I also want to remind people, and I think the NFU have done a great job of this already by choosing farmers from every corner of Britain, that farming is present across the whole of the UK. I remember once someone being startled at my Southern accent (alright, Essex accent) when I stated I was a farmer in the South East! Shock horror, it happens! Believe it or not, there are farms within London too! British agriculture is such a huge employer nationwide, just because most folk imagine hill farming in Wales or crofting in Scotland, it doesn’t mean I’m not turning grass into beef on the side of the M20 (don’t worry there is a barrier…).

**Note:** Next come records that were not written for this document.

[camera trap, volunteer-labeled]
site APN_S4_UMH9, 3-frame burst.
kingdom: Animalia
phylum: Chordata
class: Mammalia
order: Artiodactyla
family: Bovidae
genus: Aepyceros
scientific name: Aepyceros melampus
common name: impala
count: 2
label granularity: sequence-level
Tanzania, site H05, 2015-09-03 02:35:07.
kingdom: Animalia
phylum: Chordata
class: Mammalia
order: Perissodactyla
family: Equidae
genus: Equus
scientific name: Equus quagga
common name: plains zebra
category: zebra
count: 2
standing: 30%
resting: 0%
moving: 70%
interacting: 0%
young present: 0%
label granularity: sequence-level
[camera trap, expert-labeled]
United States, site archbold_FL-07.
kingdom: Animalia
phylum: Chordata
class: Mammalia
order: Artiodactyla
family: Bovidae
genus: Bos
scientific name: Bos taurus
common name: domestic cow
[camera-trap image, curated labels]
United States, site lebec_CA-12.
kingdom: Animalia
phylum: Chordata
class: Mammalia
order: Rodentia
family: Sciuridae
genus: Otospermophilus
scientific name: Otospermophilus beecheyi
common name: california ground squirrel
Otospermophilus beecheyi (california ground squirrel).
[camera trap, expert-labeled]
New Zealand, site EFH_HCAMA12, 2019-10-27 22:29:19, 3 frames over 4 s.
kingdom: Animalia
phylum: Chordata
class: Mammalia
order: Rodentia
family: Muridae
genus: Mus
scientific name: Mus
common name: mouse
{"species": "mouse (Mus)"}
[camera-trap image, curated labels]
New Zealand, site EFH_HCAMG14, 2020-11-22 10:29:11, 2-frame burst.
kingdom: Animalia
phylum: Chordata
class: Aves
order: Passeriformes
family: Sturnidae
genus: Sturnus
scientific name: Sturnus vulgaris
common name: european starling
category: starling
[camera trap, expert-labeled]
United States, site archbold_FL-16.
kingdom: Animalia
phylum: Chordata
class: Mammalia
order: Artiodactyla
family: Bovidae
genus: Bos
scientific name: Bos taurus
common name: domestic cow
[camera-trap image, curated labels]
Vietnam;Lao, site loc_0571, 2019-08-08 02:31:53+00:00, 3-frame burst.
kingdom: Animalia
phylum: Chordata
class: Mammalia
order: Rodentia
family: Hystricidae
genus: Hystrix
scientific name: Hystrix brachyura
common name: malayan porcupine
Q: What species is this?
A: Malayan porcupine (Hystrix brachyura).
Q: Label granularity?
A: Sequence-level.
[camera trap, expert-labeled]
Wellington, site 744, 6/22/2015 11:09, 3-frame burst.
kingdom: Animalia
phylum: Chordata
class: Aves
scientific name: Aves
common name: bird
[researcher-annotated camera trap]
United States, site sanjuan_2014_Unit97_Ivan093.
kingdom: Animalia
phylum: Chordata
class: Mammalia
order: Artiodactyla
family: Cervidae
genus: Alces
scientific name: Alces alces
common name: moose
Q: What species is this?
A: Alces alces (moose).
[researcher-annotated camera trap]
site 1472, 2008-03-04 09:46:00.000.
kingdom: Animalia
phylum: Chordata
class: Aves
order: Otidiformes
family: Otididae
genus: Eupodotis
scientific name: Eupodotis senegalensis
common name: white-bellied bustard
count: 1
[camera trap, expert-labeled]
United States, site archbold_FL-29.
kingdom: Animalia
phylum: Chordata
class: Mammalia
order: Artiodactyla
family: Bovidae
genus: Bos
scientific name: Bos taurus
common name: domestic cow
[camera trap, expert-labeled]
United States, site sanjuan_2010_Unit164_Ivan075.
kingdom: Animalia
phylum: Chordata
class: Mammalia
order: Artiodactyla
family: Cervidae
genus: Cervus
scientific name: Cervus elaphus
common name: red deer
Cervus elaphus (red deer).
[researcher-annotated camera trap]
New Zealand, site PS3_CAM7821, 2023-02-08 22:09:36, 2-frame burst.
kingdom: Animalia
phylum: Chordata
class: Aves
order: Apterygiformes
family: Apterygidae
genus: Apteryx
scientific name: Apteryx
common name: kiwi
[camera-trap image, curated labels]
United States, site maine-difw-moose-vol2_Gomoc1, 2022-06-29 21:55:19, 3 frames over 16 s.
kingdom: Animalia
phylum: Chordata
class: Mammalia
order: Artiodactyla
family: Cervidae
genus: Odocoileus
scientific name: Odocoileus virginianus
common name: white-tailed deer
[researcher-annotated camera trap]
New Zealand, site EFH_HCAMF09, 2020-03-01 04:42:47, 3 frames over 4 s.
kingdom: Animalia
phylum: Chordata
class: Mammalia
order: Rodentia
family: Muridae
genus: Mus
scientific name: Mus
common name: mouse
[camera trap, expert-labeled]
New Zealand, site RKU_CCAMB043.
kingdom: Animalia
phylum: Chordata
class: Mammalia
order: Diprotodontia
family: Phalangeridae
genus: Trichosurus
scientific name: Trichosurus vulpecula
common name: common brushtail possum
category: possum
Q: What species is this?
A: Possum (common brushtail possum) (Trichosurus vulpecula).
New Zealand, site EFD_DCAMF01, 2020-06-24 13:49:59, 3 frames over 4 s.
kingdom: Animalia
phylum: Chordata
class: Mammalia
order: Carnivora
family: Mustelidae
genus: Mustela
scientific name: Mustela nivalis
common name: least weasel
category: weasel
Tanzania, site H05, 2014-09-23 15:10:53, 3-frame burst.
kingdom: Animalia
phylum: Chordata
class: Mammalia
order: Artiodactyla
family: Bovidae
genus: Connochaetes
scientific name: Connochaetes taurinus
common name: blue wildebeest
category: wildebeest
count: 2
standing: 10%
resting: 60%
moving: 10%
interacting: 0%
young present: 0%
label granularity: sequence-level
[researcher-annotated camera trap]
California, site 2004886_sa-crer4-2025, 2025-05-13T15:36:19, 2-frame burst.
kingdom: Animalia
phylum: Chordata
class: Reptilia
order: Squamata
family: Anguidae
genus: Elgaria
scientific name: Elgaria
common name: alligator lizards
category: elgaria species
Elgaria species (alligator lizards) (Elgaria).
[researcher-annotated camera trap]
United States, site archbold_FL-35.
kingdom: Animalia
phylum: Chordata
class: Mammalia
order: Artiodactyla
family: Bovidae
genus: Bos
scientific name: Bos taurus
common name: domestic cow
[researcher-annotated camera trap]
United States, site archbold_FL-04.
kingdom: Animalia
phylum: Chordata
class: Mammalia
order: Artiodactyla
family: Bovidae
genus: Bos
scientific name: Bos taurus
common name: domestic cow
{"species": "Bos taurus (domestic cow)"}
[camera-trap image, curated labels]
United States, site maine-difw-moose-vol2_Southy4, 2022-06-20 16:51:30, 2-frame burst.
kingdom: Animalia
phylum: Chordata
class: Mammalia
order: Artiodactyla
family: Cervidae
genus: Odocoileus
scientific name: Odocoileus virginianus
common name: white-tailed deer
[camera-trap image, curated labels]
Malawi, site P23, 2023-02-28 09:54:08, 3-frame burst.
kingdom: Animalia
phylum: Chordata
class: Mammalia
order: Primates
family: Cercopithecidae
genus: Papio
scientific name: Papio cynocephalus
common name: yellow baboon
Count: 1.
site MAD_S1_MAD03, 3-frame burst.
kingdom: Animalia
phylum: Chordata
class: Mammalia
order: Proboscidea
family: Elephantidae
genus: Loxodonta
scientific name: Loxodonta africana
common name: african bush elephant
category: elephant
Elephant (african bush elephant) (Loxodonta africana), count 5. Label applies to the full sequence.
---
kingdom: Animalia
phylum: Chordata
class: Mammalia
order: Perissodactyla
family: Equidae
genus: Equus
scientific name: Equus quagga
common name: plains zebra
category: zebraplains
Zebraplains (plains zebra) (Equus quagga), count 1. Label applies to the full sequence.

Another reason I want farming to be seen by the greater public, is for people to realise that farming is a real career choice. When I was growing up, farming was never shown as a career option and you only went into farming if you grew up on a farm. This should not be the message we are promoting to young ones! Farming is a real career choice, it is a path you can choose to go down and it should be respected by educational institutions and friends/family alike. I have never been happier at work than when I entered farming; my office is the Garden of England and my colleagues are a herd of cows and a collie – what more could a girl want? Let’s get schools, colleges and universities respecting farming career paths (Adam Henson, how’s that agriculture GCSE coming along?)
So yes, I will be waving the flag for British farming come the 10th of November, but I will also be waving several other mini flags (subject to hand space) for young farmers, Southern farmers, first generation farmers, those that work in agriculture but don’t wear wellies, women farmers and farmers that went ‘Sod this for a game of soldiers, I’m becoming a farmer’!
Hope to see you there, or if it is too much of a trek (for all the farmers outside of the M25 haha!) check out BBC one at 10:45 on Saturday the 10th of November. Look for the tractor!